◆ **Instructions for the task**
Reproduce the wording of every item below line for line, without the pictures.

---------- Working data

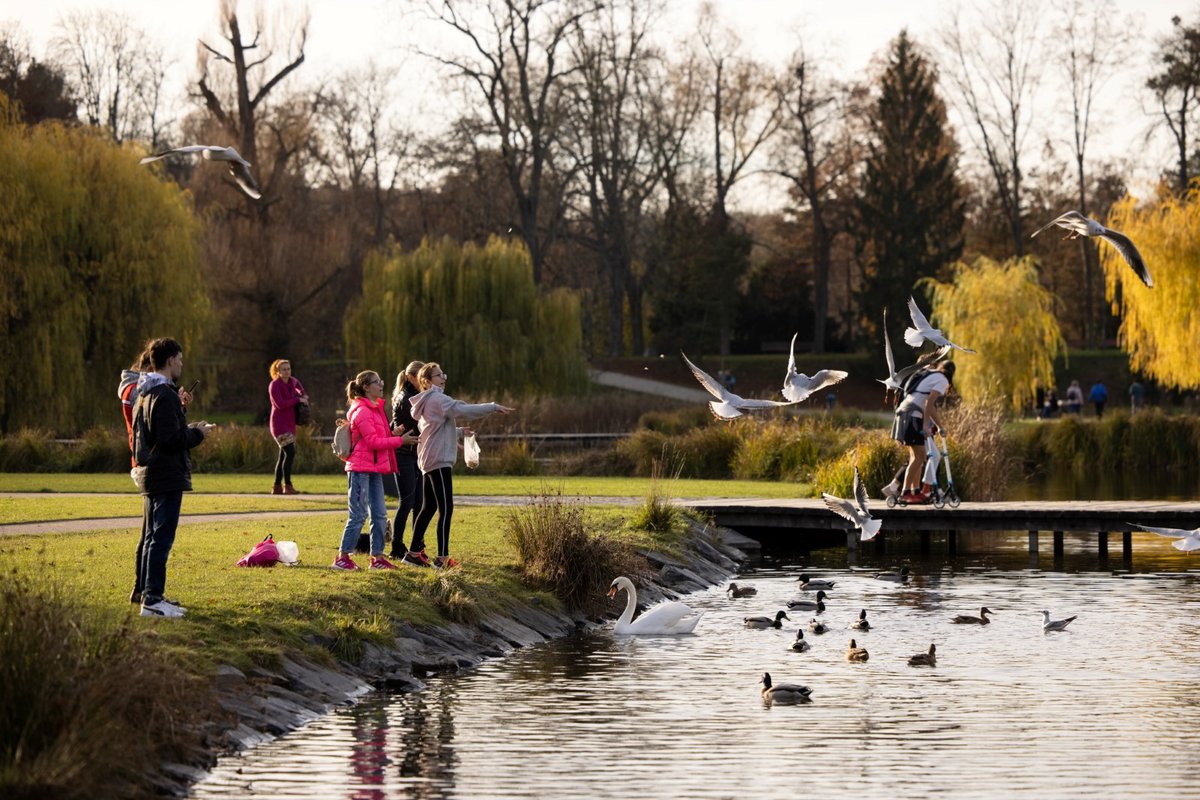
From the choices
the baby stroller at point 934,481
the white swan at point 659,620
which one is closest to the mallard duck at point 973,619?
the white swan at point 659,620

--------------------

◆ **Expected answer**
From the choices
the baby stroller at point 934,481
the white swan at point 659,620
which one is closest to the mallard duck at point 973,619?
the white swan at point 659,620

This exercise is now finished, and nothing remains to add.